Probabilities and Percentiles: A 3-Part Series
Machine learning is mainstream in our products and an excellent way to deliver predictive, real-time insights. In some cases, however, the terminology used by data scientists might be unfamiliar to key decision makers. Read on to learn more in our 3-part series on Probabilities & Percentiles.
Two of the most common ways to talk about the predictions from a machine learning model are the probability predicted by the model and the percentile of the prediction across the population evaluated by the model. It gets even more confusing since probabilities are often expressed as percentages. In this blog series, we will discuss what each of these outputs tell you and how to use them to solve problems for your business.
Part 1 – Probabilities
This is the first of three articles, where we get into what a probability represents. If you’re more interested in learning about quantiles, read Part 2. If you’re ready for the highlights on how probabilities and quantiles are different and when you should use each one, read Part 3.

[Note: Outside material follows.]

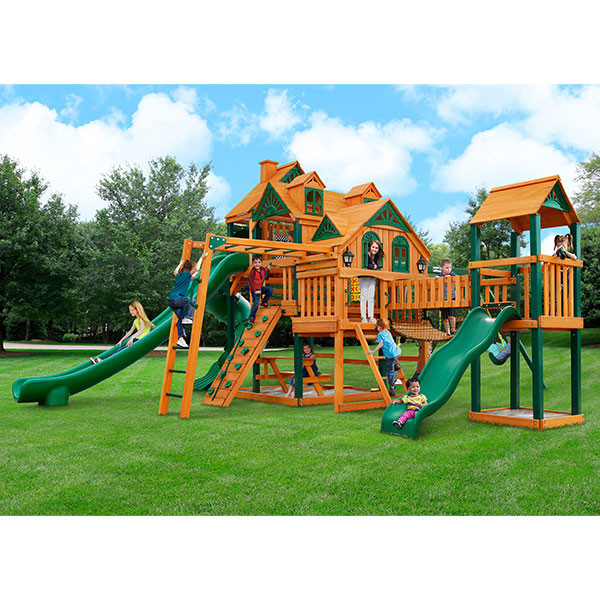 Gorilla Playsets Empire Extreme with Background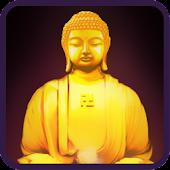 Buddhism Buddha Desk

By default, machine learning models often return a probability. A probability reflects the model’s prediction of how likely a record is to belong to a given group. The range of a probability is 0 to 1, including both 0 and 1, where 0 means something is impossible and 1 means that something will happen with certainty.
For example, we might train a model that tells us given the details we have about a customer, how likely are they to buy our product. If the customer buying or not buying our product was equally likely, the probability of both outcomes would be 1/2, or 0.5 (50%). If the customer was more likely to buy our product than not buy our product, the probability would be greater than 0.5, and conversely if they were more likely to not buy than to buy, the probability would be less than 0.5.
Part 2 – Percentiles (Quantiles)
This is the second of three articles, where we get into what quantiles, deciles, and percentiles are. To read about probabilities, check out Part 1. To read about how probabilities and quantiles are different, and when each is useful, read Part 3.
Quantiles are a way of dividing up a group of data into equal sized and adjacent groups. Equally sized is pretty straight forward to understand; if you have a group of 100 items, and you want to sub-divide that group into five groups (quintiles), each of the sub-groups would be 20 items.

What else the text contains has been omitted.